How to break the habits of a lifetime
It’s never too late to change your habits for the better. Sarah Brealey explains how to do it.
Many of us have a habit or two that we’d like to change. The good news is that it’s never too late to do things differently.
Research shows that making healthy changes even in later life still brings benefits. If you’re doing no exercise at the moment, becoming moderately active can be what makes the biggest difference to your health. Changing habits isn’t always easy, but going about it the right way can really help your chances of success.
Understand your habits
A habit is usually an automatic behaviour rather than a choice that we have thought through
First, think about your behaviour and what you’d like to adjust. Bas Verplanken, Professor of Social Psychology at the University of Bath, says: “Habits are something we do frequently – and that makes them important in terms of health. Eating junk food occasionally is not a problem, but doing it regularly is.
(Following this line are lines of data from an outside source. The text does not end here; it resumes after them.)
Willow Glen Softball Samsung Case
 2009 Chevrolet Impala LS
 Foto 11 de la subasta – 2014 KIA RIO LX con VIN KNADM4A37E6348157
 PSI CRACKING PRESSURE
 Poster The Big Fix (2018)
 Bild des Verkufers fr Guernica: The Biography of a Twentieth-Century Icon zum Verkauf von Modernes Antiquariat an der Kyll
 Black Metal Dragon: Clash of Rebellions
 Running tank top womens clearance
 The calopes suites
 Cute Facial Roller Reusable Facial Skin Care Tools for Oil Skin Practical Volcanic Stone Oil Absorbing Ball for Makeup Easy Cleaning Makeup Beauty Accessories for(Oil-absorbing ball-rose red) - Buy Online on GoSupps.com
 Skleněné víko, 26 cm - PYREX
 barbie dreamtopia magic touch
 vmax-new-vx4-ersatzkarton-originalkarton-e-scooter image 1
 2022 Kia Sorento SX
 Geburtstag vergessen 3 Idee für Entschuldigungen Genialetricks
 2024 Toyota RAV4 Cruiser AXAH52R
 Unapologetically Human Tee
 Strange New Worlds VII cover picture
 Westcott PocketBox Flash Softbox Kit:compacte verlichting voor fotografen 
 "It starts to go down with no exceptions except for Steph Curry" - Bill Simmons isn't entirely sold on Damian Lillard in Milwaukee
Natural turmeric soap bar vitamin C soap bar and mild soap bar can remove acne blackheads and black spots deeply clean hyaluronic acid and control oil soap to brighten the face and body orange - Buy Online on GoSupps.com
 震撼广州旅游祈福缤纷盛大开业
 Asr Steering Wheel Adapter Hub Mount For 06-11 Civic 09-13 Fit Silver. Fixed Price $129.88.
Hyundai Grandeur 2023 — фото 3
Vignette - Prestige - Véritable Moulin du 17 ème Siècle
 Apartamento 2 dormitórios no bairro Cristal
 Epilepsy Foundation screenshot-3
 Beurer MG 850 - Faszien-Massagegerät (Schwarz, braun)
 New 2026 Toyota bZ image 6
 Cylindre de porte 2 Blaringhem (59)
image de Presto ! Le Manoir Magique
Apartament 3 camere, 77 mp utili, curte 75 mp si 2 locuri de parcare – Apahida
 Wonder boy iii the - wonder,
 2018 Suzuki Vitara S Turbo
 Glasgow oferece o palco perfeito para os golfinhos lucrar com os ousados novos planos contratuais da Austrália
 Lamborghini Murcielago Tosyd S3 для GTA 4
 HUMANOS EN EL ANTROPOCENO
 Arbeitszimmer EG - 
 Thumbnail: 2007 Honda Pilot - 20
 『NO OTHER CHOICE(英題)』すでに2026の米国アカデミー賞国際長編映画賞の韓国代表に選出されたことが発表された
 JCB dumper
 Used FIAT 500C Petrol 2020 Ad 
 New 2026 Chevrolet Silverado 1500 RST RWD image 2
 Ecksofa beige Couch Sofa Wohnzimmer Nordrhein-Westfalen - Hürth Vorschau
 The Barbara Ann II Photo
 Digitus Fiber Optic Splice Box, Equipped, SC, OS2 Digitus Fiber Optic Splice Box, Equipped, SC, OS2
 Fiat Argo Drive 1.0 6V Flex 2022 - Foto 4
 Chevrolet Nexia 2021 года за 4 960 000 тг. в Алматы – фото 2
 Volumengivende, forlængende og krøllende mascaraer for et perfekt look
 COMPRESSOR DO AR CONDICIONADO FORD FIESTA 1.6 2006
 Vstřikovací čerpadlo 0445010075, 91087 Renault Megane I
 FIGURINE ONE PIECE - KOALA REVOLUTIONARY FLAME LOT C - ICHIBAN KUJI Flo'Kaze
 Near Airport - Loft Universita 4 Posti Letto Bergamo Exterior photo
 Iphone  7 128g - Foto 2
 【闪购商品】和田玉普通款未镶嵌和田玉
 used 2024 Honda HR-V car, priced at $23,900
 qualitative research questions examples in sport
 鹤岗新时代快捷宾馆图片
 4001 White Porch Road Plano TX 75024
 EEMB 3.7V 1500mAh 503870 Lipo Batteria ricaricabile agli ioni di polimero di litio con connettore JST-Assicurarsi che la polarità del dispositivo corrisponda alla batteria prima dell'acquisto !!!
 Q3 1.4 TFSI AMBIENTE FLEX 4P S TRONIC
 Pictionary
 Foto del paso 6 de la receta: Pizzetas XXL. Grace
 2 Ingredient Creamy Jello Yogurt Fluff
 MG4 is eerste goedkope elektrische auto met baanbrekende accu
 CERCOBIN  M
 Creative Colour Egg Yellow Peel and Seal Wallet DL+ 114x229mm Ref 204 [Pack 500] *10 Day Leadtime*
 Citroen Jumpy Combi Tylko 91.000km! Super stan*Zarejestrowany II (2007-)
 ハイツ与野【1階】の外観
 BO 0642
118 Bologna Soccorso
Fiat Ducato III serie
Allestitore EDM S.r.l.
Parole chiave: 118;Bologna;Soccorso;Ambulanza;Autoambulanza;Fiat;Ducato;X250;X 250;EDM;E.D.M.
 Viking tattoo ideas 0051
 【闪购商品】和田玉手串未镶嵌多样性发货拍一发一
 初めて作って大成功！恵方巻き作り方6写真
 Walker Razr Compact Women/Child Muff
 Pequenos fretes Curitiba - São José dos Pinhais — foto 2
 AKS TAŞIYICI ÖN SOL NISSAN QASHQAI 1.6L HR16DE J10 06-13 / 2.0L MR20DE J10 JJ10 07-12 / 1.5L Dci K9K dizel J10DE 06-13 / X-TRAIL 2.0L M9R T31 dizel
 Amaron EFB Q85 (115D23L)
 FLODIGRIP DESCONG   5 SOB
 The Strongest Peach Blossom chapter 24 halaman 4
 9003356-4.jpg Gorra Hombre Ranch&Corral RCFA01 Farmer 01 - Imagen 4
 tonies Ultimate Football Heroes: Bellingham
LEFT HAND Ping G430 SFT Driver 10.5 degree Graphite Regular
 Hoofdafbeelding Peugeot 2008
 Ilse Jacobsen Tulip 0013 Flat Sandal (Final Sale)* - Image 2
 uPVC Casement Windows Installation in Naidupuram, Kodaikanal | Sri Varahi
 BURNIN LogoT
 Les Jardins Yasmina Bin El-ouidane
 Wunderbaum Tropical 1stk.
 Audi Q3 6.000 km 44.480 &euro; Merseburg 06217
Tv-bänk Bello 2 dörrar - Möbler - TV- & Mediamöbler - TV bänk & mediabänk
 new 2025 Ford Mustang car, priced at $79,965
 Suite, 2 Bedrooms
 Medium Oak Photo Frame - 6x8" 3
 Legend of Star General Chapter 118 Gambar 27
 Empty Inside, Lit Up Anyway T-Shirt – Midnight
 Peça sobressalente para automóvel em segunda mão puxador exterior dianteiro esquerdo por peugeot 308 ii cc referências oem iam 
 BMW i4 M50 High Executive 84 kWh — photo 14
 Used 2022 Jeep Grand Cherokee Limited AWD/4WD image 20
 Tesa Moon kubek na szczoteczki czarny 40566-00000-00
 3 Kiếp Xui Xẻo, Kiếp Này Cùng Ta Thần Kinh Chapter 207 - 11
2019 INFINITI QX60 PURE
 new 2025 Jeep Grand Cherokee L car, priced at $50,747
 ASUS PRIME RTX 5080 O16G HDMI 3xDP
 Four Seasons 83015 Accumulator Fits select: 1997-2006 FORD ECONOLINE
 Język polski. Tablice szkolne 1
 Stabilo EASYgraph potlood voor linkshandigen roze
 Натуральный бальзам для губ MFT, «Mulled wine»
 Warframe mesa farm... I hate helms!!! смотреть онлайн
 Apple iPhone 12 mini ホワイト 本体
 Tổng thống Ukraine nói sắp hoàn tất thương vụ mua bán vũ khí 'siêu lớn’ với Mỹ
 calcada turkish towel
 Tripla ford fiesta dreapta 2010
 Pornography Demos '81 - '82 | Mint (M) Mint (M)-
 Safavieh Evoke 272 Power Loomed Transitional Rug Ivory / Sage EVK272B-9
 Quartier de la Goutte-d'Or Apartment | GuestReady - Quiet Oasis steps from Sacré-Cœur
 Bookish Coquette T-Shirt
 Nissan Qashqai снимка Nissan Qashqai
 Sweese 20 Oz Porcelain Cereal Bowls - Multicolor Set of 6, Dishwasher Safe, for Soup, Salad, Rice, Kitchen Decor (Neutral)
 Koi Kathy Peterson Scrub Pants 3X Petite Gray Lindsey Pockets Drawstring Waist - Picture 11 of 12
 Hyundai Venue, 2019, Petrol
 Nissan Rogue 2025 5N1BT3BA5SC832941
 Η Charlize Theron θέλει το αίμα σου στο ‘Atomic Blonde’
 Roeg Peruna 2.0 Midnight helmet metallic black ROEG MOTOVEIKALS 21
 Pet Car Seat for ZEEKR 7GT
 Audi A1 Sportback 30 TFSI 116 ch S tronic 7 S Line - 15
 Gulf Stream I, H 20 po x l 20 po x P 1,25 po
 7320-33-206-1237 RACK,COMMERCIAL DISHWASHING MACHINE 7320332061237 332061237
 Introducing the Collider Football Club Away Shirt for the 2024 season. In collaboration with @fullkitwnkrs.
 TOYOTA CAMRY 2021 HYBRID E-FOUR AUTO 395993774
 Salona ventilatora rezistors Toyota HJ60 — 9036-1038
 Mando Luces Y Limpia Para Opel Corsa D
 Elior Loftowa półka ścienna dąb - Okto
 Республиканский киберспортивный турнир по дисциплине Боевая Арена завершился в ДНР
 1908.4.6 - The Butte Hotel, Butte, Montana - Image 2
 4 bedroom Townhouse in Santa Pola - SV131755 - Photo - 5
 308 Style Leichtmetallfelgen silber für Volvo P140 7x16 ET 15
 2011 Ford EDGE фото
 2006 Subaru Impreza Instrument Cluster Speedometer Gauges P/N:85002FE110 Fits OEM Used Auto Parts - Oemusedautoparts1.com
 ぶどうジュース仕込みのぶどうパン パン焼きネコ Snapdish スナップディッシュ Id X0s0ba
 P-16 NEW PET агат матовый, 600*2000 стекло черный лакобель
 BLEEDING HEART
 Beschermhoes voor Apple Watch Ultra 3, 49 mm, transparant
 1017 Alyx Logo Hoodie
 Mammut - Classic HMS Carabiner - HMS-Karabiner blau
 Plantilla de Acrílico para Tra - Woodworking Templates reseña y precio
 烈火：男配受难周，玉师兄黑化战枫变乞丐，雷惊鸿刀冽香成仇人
“A habit is usually an automatic behaviour rather than a choice that we have thought through – grabbing a chocolate bar without thinking about it, for example. There may also be a lack of control, and this particularly applies when there is an element of addiction, such as with smoking.”
Because habits are something we may do without fully thinking about it, it’s helpful to start by thinking about when and how they happen, and what triggers them. For example, you may automatically have a couple of biscuits with your morning cup of tea, or open a bottle of wine to have with your dinner.
Keeping a diary of your habits can offer insight into them. A weekly activity diary is good if you’re trying to increase the amount you do – you can also use it to chart your progress. If you want to change your eating habits, keep a food diary of everything you eat for a week.
Our Senior Dietitian, Victoria Taylor, says: “Once you get a true view of when and why you eat unhealthily, you can think how you’ll deal with challenging situations, such as eating out with friends or being short of time to prepare meals.
Once you get a true view of when and why you eat unhealthily, you can think how you’ll deal with challenging situations
For instance, if you’re eating out, you could check out menus in advance to find the healthiest option and rehearse how you’ll respond if someone suggests some extra garlic bread or a creamy dessert that you don’t want to eat.”
It’s also useful to think about other reasons behind your behaviours. Often we make unhealthy choices for emotional reasons, to cheer ourselves up, or as a reward. If you recognise this, then you can look for other, healthier ways to achieve the same effect – such as listening to your favourite song or taking a walk to lift your spirits or treating yourself to a book or magazine instead.
Set specific goals
Once you’ve committed to making a change, make a detailed plan. Professor Verplanken says: “You need to plan exactly when and where to do what. We call these ‘implementation intentions’.
“Losing weight is an example. The way we put that into practice is the implementation intention – in other words, what precisely you need to do to achieve your goal.
“For instance, when you go shopping, you could look at the fat content of all the foods you buy and choose lower-fat alternatives. Or at mealtimes, resist going for seconds or try using a smaller plate.”
Or if your goal is to be more active, decide exactly what that means you’ll do and when you plan to do it – whether it’s walking to work every day or going jogging three times a week. Our physical activity specialist, Lisa Purcell, says: “Put the times you plan to be more active in your diary and put reminders where you’ll see them. It’s important to do something that you enjoy – it could be anything from aqua aerobics to dance, football or judo.”
Making changes isn’t always easy, but remember that you can do it. If your plans go wrong one day, don’t be disheartened or give up – just start again the next day.